Exercise tasks:
**A)** In the boiler combustion text, what combustion efficiency can FBC boilers reach regardless of ash content?
**B)** Extend the boiler combustion text beyond its last sentence, carrying on its numbered list of FBC advantages over the chain grate stoker.

Document segment:
-- -- --

Hence optimization is the most important factor from a combustion point of view. With coal firing, unburned carbon can comprise a big loss. It occurs as grit carry-over or carbon-in-ash and may amount to more than 2% of the heat supplied to the boiler. Non-uniform fuel size could be one of the reasons for incomplete combustion. In chain grate stokers, large lumps will not burn out completely, while small pieces and fines may block the air passage, thus causing poor air distribution. In sprinkler stokers, stoker grate condition, fuel distributors, wind box air regulation, and over-fire systems can affect carbon loss. An increase in the fines in pulverized coal also increases carbon loss.
Q.4(b): Why excess air is required for the combustion of fuel in the boiler? How much excess air is normally kept in a modern FBC boiler? What is the advantage of the FBC system over the mechanical chain grate stoker?
Answer: Need for Excess Air to ensure complete combustion of fuel in Boiler: Excess air is required in all practical cases to ensure complete combustion, to allow for the normal variations in combustion, and to ensure satisfactory stack conditions for some fuels. The optimum excess air level for maximum boiler efficiency occurs when the sum of the losses due to incomplete combustion and loss due to heat in flue gases is minimum. This level varies with furnace design, type of burner, fuel, and process variables. It can be determined by conducting tests with different air-fuel ratios. Normally excess air is about 20% to 40% in modern FBC Boiler. Excess air is 40% at lower load & 20% at higher load.
Advantage of FBC system over mechanical chain grate stoker :
1. High Efficiency: FBC boilers can burn fuel with a combustion efficiency of over 95% irrespective of ash content. FBC boilers can operate with an overall efficiency of 84% (plus or minus 2%).

-- -- --

Supplied data:

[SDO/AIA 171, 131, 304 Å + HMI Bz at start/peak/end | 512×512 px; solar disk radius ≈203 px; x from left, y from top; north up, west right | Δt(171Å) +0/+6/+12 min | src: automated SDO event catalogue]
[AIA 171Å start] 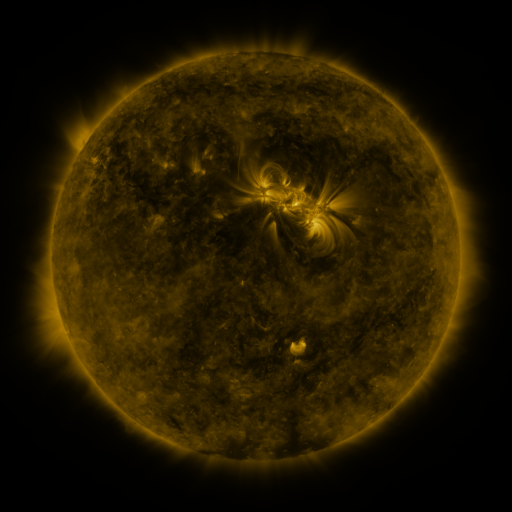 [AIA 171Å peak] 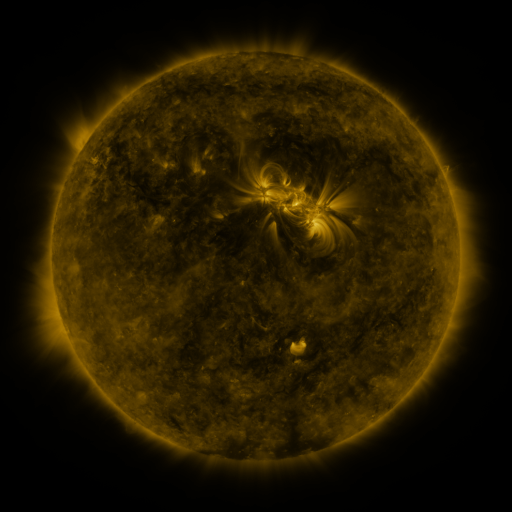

-- -- --

Results:
**A)** Over 95%.

**B)**
2. Reduction in Boiler Size: High heat transfer rate over a small heat transfer area immersed in the bed result in an overall size reduction of the boiler.
3. Ability to Burn Fines: Coal containing fines below 6 mm can be burnt efficiently in an FBC boiler, which is very difficult to achieve in a conventional firing system.
4. Pollution Control: S02 formation can be greatly minimized by the addition of limestone or dolomite for high Sulphur coals. 3% limestone is required for every 1% sulfur in the coal feed, Low combustion temperature eliminates NOx formation.
5. Easier Ash Removal: Ash removal is easier as the ash flows like liquid from the combustion chamber. Hence less manpower is required for ash handling.
6.No Clinker Formation: Since the temperature of the furnace is in the range of 750 — 900 Deg. C in FBC boilers, even coal of low ash fusion temperature can be burnt without clinker formation.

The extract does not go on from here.